Bernard Cassen  : Nous ne pouvons que nous féliciter de la normalisation annoncée des relations entre les Etats-Unis et Cuba. Barack Obama a eu le mérite de reconnaître l’échec total des politiques de Washington visant, depuis plus d’un demi-siècle, à isoler et à détruire la Révolution cubaine. 

Il ne s’agit pas pour autant d’un geste désintéressé. Le président américain est sensible aux pressions de certains secteurs économiques de son pays qui ne veulent plus être exclus des potentialités du marché cubain, alors que leurs concurrents européens et latino-américains y sont déjà présents – et y seront de plus en plus, tout comme la Chine. C’est aussi une façon de rompre l’isolement des Etats-Unis en Amérique latine sur la question cubaine.

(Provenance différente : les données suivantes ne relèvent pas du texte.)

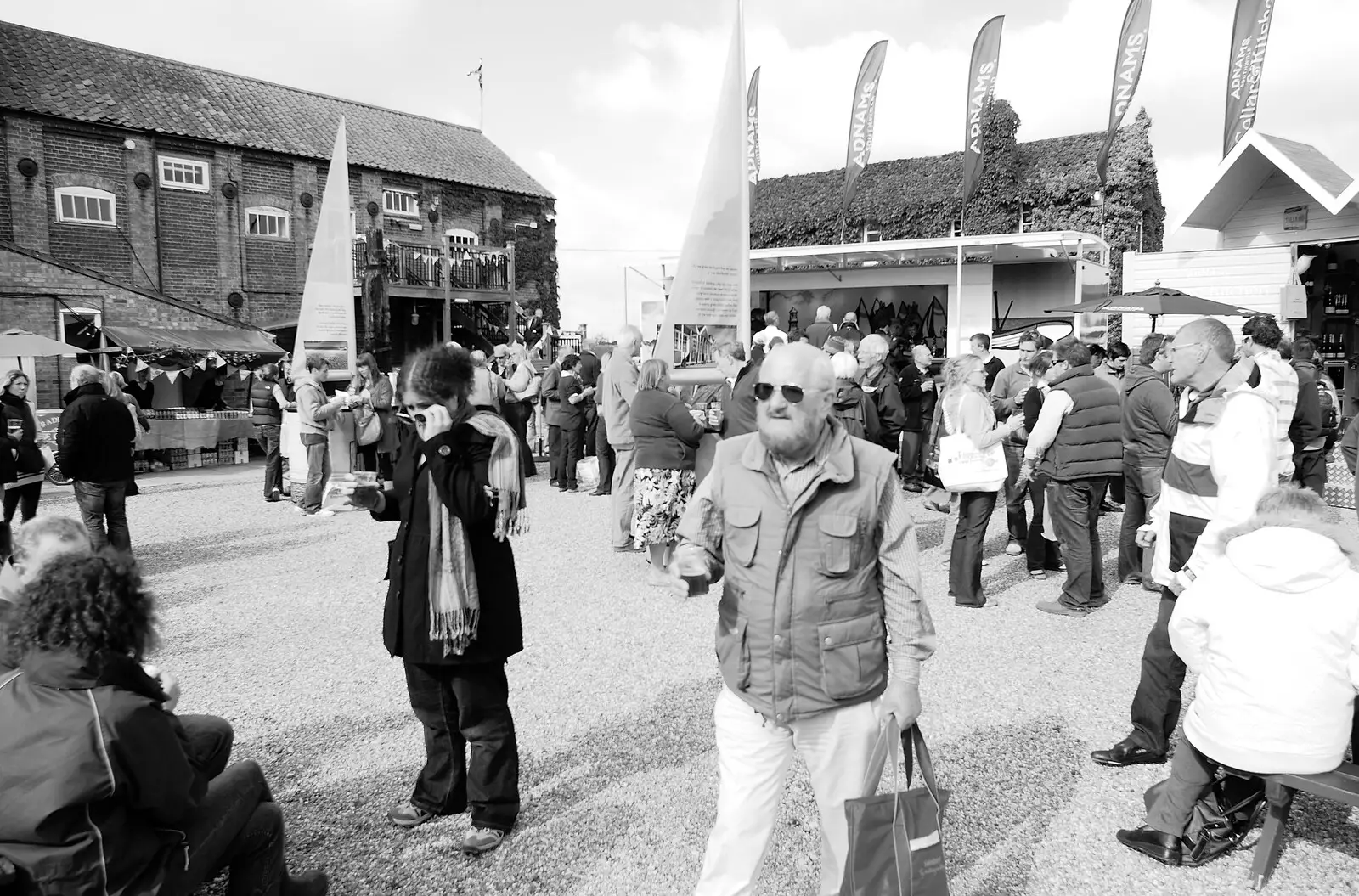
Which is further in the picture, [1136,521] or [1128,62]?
[1128,62]

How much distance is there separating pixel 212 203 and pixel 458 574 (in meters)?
23.9

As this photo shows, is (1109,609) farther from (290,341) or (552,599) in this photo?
(290,341)

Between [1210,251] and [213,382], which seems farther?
[213,382]

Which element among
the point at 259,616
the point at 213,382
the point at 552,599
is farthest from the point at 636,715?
the point at 213,382

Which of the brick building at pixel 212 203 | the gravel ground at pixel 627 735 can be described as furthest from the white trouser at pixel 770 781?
the brick building at pixel 212 203

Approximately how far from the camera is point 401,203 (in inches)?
1062

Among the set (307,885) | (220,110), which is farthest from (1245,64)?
(220,110)

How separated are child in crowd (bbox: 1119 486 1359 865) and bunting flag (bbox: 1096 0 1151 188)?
51.6ft

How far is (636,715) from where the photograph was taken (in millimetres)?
4754

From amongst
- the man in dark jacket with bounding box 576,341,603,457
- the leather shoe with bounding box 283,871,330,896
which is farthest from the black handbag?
the man in dark jacket with bounding box 576,341,603,457

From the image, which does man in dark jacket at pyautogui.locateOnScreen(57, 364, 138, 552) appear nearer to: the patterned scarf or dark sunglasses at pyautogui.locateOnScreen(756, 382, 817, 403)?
the patterned scarf

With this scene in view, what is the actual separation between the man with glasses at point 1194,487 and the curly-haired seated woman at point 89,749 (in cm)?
333

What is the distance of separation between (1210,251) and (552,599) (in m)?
12.9

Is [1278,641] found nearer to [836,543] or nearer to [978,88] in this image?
[836,543]
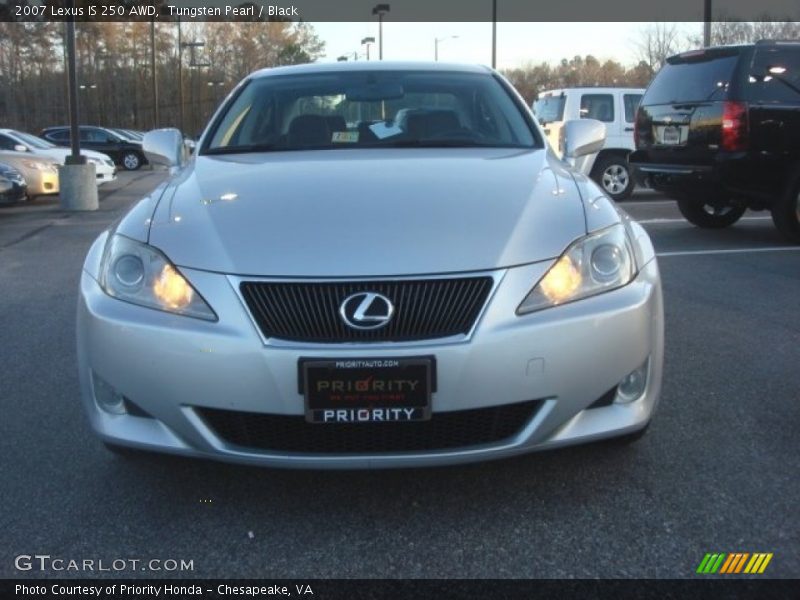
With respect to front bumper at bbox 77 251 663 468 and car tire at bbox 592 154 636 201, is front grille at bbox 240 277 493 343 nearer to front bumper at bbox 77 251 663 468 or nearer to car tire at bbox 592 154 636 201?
front bumper at bbox 77 251 663 468

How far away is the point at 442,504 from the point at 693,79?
7087 mm

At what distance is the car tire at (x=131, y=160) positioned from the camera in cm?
2906

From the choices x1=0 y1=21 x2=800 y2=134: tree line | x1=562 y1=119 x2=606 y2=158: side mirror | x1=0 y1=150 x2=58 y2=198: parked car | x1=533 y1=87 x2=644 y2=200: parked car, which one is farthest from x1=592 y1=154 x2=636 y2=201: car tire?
x1=0 y1=21 x2=800 y2=134: tree line

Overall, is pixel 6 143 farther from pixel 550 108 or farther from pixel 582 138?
pixel 582 138

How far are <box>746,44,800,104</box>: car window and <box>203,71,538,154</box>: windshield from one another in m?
4.70

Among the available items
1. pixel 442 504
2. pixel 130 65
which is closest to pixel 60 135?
pixel 442 504

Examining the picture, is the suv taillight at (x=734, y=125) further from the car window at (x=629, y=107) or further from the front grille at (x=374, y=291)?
the front grille at (x=374, y=291)

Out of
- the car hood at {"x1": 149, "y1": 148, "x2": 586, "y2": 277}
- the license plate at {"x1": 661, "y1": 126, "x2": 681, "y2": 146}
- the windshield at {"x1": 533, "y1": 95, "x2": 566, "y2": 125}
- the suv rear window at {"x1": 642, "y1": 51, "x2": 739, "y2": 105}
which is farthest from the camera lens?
the windshield at {"x1": 533, "y1": 95, "x2": 566, "y2": 125}

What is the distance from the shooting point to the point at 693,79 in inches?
349

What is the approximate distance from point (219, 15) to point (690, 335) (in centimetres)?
4813

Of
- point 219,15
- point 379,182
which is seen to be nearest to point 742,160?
point 379,182

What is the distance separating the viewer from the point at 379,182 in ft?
10.7

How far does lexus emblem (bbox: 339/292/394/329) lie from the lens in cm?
264

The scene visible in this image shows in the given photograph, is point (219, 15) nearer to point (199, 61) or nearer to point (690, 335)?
point (199, 61)
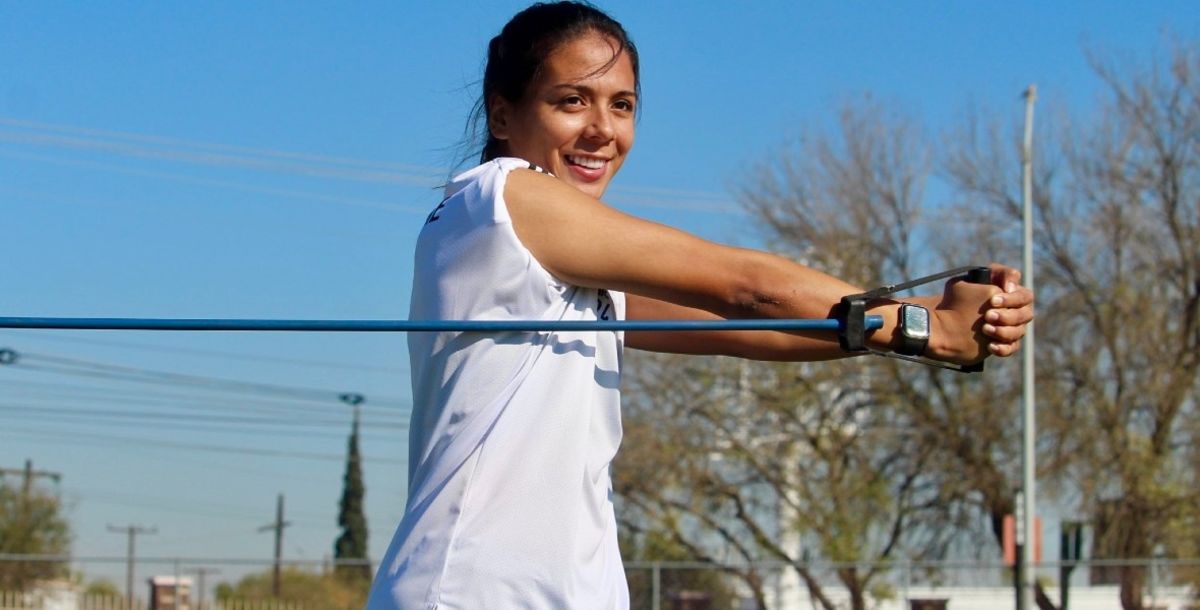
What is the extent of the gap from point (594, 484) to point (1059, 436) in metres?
25.3

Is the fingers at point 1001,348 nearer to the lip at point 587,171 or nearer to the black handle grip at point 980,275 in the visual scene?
the black handle grip at point 980,275

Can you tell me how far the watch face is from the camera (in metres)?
2.37

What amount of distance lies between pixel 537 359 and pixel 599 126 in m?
0.51

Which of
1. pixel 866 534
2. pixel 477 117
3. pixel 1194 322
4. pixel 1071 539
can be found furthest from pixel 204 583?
pixel 477 117

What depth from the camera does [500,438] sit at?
2279 millimetres

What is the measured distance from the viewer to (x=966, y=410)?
89.3 ft

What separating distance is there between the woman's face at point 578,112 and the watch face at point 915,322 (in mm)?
608

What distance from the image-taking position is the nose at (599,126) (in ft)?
8.79

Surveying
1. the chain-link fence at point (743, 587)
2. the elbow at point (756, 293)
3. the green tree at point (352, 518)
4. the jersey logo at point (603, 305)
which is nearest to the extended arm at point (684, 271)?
the elbow at point (756, 293)

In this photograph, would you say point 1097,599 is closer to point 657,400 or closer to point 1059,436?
point 1059,436

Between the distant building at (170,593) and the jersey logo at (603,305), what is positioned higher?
the jersey logo at (603,305)

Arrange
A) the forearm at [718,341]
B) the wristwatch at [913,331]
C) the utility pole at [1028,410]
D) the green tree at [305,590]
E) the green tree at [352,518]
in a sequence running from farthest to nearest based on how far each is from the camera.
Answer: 1. the green tree at [352,518]
2. the utility pole at [1028,410]
3. the green tree at [305,590]
4. the forearm at [718,341]
5. the wristwatch at [913,331]

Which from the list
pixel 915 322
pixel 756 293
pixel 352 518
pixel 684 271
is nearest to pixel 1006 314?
pixel 915 322

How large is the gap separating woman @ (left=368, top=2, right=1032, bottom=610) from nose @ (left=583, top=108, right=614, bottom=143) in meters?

Il y a aussi une dimension personnelle : Obama, dont le bilan, tant interne qu’externe, est très médiocre, veut entrer dans l’histoire de manière positive. Avec la reprise des relations avec Cuba, et grâce en partie à la médiation du pape François, il a trouvé un moyen d’atteindre cet objectif. Dans les deux dernières années de son mandat, il utilisera tous les pouvoirs constitutionnels dont il dispose pour contourner les blocages d’un Congrès désormais contrôlé par les Républicains.

Mémoire des luttes a constamment dénoncé les campagnes de désinformation des grands médias internationaux sur la réalité cubaine et celle des autres pays d’Amérique latine dirigés par des gouvernements progressistes, en particulier le Venezuela. Nous avons activement participé aux mobilisations internationales pour la libération des Cinq et nous sommes particulièrement heureux que, dans le cadre de l’accord entre Cuba et les Etats-Unis, les trois derniers prisonniers cubains – Gerardo, Antonio et Ramon – aient enfin retrouvé leur patrie et leur famille. 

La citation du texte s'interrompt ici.